▶ **Required tasks**:
1. Decide whether each statement below agrees with the factorial-equation thread. Answer yes or no for each, and quote the deciding words of the thread exactly. (a) The original poster already knows that the answer is 5. (b) The reply states that the equation can be solved by ordinary algebraic methods. (c) The reply defines the Lambert W function as the inverse function to f(x)= xe^x.
2. Continue the factorial-equation thread, starting after its final sentence.

BEGIN Source passage

# Thread: solve equation with factorials

1. ## solve equation with factorials

Hi. The question is:Given that the product of all postive odd number smaller that the number 2x is 945.Find x.I know that I can use the equation(2x!)/(2^x)(x!)=945.Using stirling approximation and using logarithm ,i get x=-2.825/(0.4343-log 2x) which i am told that is not solvable by algebraic methods. So is there any way to solve the equation using algebraic method?I know that the answer is 5 i hope not to use inspection to find it, instead i hope to solve the above equation. Thanks.

2. ## Re: solve equation with factorials

That equation can not be solved by what we would normally call "algebraic methods". You can write it as 0.4343x- x log(2x)= -2.825 so that x log(2x)= 2.825- 0.4343x and then log(2x)= 2.825/x- 0.4343. Taking the exponential of both sides, 2x= e^{2.825/x- 0.4343}= e^{-0.4343}e^{2.825/x}. Let y= 2.825/x so x= 2.825/y and 2x= 5.650/y. The equation becomes 5.660/y= e^{-0.4343}e^y. Multiply both sides by ye^{0.4343} to get 5.66e^{0.4343}= ye^y.

Now apply the "Lambert W function" to both sides to get y= W(5.66e^{0.4343}). Finally, since x= 2.825/y, x= 2.825/W(5.66e^{0.4343}).

The "Lambert W function", https://en.wikipedia.org/wiki/Lambert_W_function, is defined as the inverse function to f(x)= xe^x.

END Source passage
BEGIN Data section

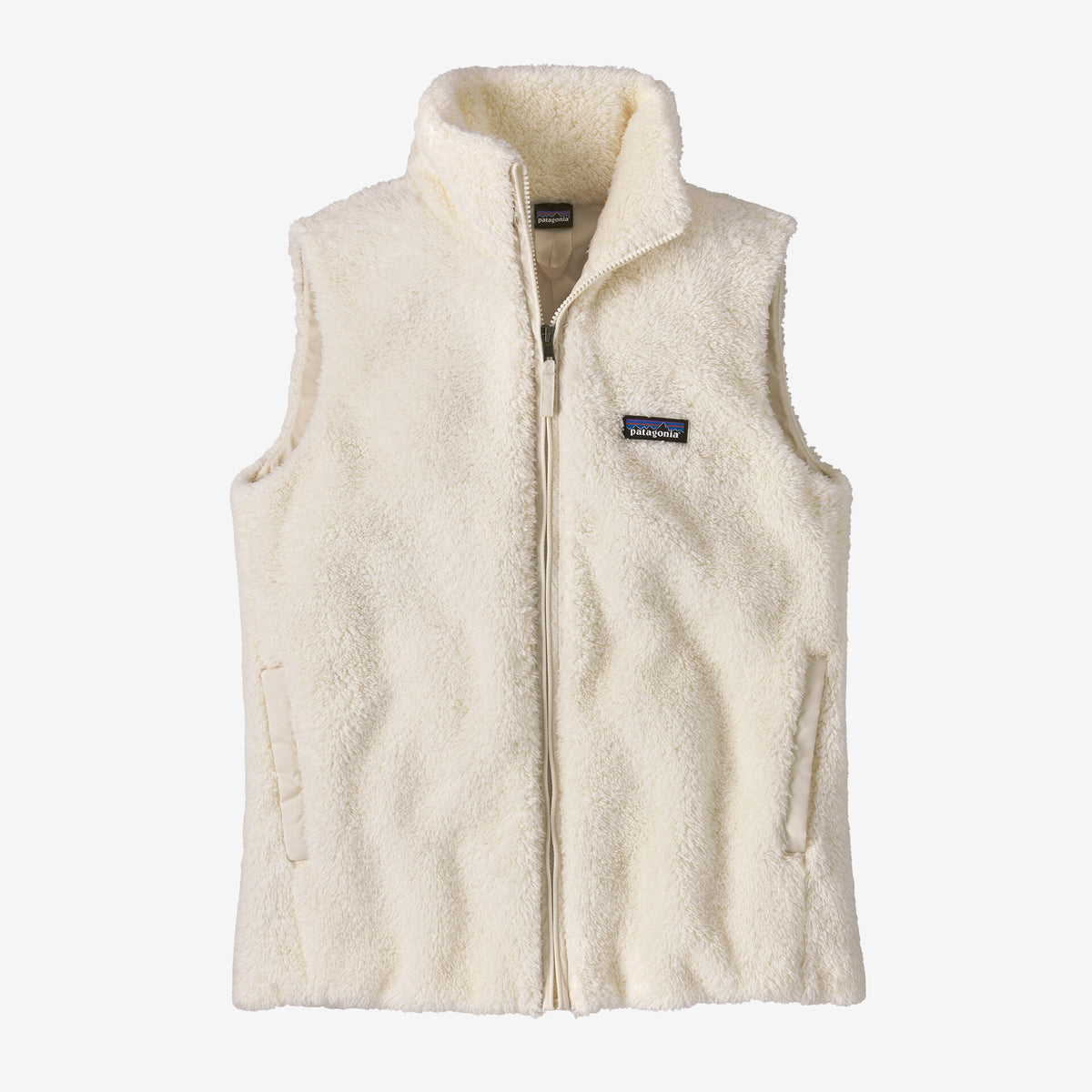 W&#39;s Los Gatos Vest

END Data section
BEGIN Data section

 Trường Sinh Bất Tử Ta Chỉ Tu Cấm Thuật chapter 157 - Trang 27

END Data section
BEGIN Data section

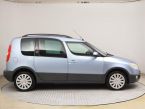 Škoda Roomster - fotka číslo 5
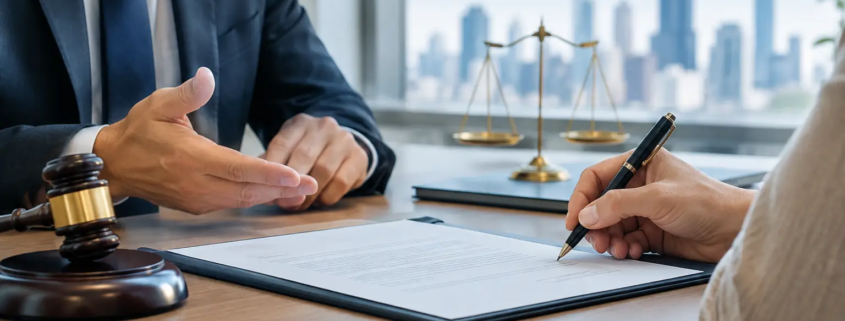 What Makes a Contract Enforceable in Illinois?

END Data section

▶ **Outputs in order**:
1.
(a) Yes: "I know that the answer is 5"
(b) No: "That equation can not be solved by what we would normally call"
(c) Yes: "is defined as the inverse function to f(x)= xe^x."

2.
3. ## Re: solve equation with factorials

Originally Posted by HallsofIvy
That equation can not be solved by what we would normally call "algebraic methods". You can write it as 0.4343x- x log(2x)= -2.825 so that x log(2x)= 2.825- 0.4343x and then log(2x)= 2.825/x- 0.4343. Taking the exponential of both sides, 2x= e^{2.825/x- 0.4343}= e^{-0.4343}e^{2.825/x}. Let y= 2.825/x so x= 2.825/y and 2x= 5.650/y. The equation becomes 5.660/y= e^{-0.4343}e^y. Multiply both sides by ye^{0.4343} to get 5.66e^{0.4343}= ye^y. Now apply the "Lambert W function" to both sides to get y= W(5.66e^{0.4343}). Finally, since x= 2.825/y, x= 2.825/W(5.66e^{0.4343}). The "Lambert W function", https://en.wikipedia.org/wiki/Lambert_W_function, is defined as the inverse function to f(x)= xe^x.
Did your e means natural logarithm or log 10?as I mean log 10 in this problem.or it is easier to solve the equation sqrt 2(2x/e)^x=945?and is there any approximation for Lambert w function?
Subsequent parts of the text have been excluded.